++++ Belge bölümü
Yeni cumhurbaşkanını seçemeyen Irak, anayasal krize doğru ilerliyor

Yeni cumhurbaşkanını seçemeyen Irak, anayasal krize doğru ilerliyor
TT

Yeni cumhurbaşkanını seçemeyen Irak, anayasal krize doğru ilerliyor

Yeni cumhurbaşkanını seçemeyen Irak, anayasal krize doğru ilerliyor

Meclis’in 9 Şubat’ta düzenlenen ilk cumhurbaşkanını seçim oturumundan bu yana yeni bir cumhurbaşkanı seçmekte başarısız olması nedeniyle Irak yarın (çarşamba) anayasal boşluğa girecek. Cumhurbaşkanlığı makamı için 40 aday yarışıyor. Bunların başında Kürdistan Yurtseverler Birliği’nin (KYB) adayı ve mevcut Cumhurbaşkanı Berhem Salih ile Kürdistan Demokrat Partisi’nin (KDP) adayı Reber Ahmed geliyor.
++++++++
Yapılacak iş
Yukarıdaki Irak'ın cumhurbaşkanı seçememesiyle ilgili haberi hiçbir değişiklik yapmadan baştan sona yazar mısın?
++++ Sağlanan veriler
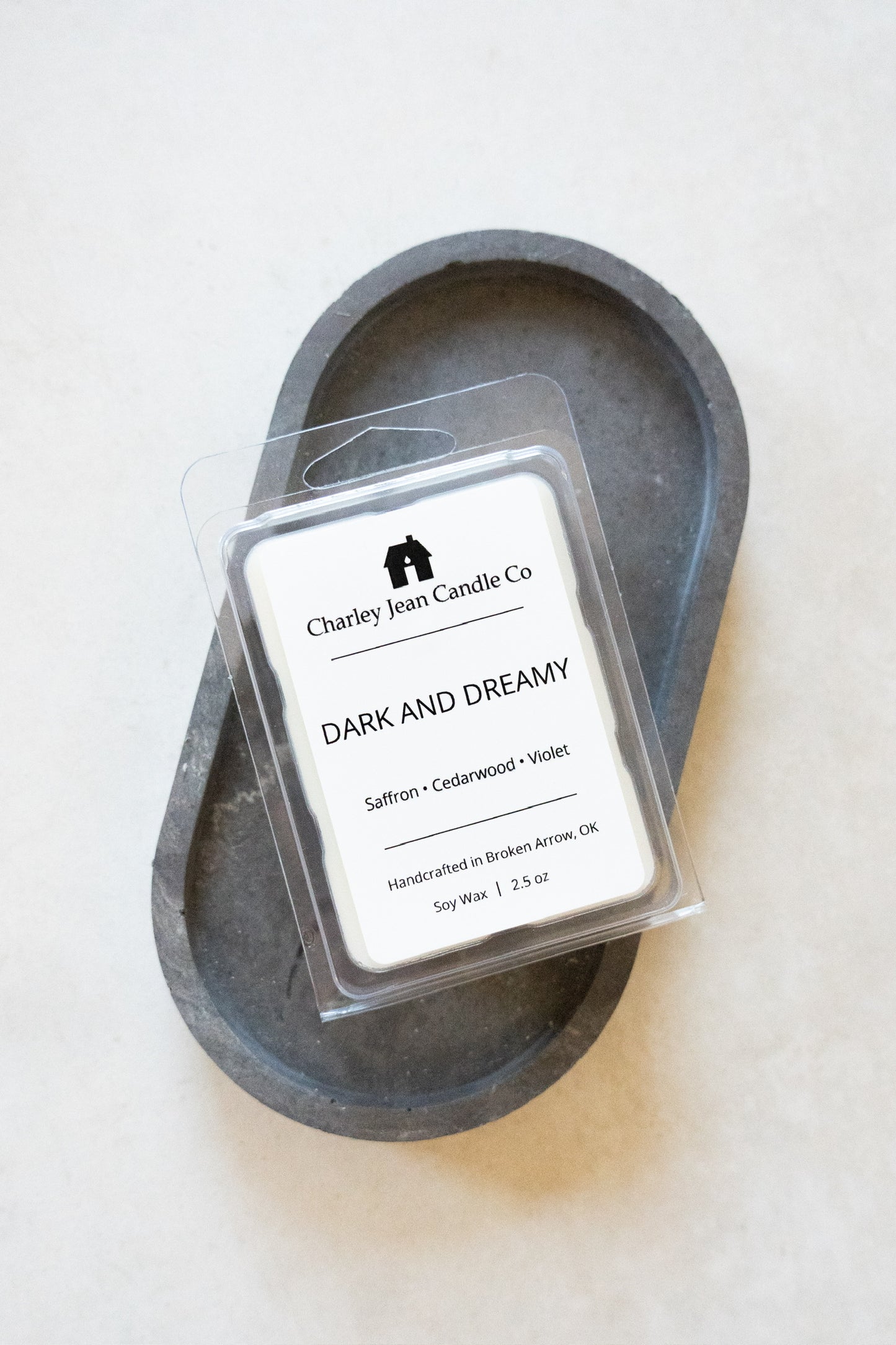 Dark and Dreamy Wax Melts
++++++++
Görev yanıtı
Yeni cumhurbaşkanını seçemeyen Irak, anayasal krize doğru ilerliyor

Yeni cumhurbaşkanını seçemeyen Irak, anayasal krize doğru ilerliyor
TT

Yeni cumhurbaşkanını seçemeyen Irak, anayasal krize doğru ilerliyor

Yeni cumhurbaşkanını seçemeyen Irak, anayasal krize doğru ilerliyor

Meclis’in 9 Şubat’ta düzenlenen ilk cumhurbaşkanını seçim oturumundan bu yana yeni bir cumhurbaşkanı seçmekte başarısız olması nedeniyle Irak yarın (çarşamba) anayasal boşluğa girecek. Cumhurbaşkanlığı makamı için 40 aday yarışıyor. Bunların başında Kürdistan Yurtseverler Birliği’nin (KYB) adayı ve mevcut Cumhurbaşkanı Berhem Salih ile Kürdistan Demokrat Partisi’nin (KDP) adayı Reber Ahmed geliyor.